Nasza Loteria NaM - pasek na kartach artykułów

Poraj: kolejny charytatywny turniej dla Filipa Sulińskiego. Zieloni Żarki najlepsi

Adrian Heluszka
Poraj: kolejny charytatywny turniej dla Filipa Sulińskiego. Zieloni Żarki najlepsi. Walka, nieustępliwość na boisku, ale przede wszystkim dobra zabawa i szczytny cel - takie idee towarzyszyły niedzielnemu turniejowi charytatywnemu w Poraju, z którego dochód trafił na leczenie 7-letniego Filipka Sulińskiego. Mały bohater, który dzielnie stawia czoła nowotworowi również zjawił się w hali porajskiego gimnazjum i symbolicznym kopnięciem piłki rozpoczął m.in. pokazowe spotkanie, w którym zmierzyły się drużyny Przyjaciół Filipa oraz ekipa złożona z kibiców Rakowa Częstochowa.

• [Zadanie do wykonania] Przepisz dosłownie fragment artykułu o turnieju charytatywnym w Poraju, zaczynając od słów „Adrian Heluszka” i ciągnąc aż do słów „kibiców Rakowa Częstochowa.”.

• [Sekcja danych]
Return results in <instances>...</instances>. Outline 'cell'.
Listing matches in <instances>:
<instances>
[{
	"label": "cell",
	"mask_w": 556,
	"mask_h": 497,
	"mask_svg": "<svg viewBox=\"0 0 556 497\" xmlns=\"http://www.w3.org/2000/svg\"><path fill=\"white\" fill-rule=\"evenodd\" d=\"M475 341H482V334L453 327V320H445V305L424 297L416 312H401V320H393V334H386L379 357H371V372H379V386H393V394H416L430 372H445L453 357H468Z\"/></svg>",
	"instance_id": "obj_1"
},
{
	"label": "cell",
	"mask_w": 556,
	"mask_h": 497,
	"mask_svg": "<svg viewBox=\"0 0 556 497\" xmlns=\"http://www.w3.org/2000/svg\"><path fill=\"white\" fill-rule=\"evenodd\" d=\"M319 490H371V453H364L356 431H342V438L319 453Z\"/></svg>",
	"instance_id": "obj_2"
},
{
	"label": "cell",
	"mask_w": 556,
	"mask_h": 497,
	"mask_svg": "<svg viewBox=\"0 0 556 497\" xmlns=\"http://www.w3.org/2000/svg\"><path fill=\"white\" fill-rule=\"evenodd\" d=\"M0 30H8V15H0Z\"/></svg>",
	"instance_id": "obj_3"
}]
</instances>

• [Odpowiedź do zadania]
Adrian Heluszka
Poraj: kolejny charytatywny turniej dla Filipa Sulińskiego. Zieloni Żarki najlepsi. Walka, nieustępliwość na boisku, ale przede wszystkim dobra zabawa i szczytny cel - takie idee towarzyszyły niedzielnemu turniejowi charytatywnemu w Poraju, z którego dochód trafił na leczenie 7-letniego Filipka Sulińskiego. Mały bohater, który dzielnie stawia czoła nowotworowi również zjawił się w hali porajskiego gimnazjum i symbolicznym kopnięciem piłki rozpoczął m.in. pokazowe spotkanie, w którym zmierzyły się drużyny Przyjaciół Filipa oraz ekipa złożona z kibiców Rakowa Częstochowa.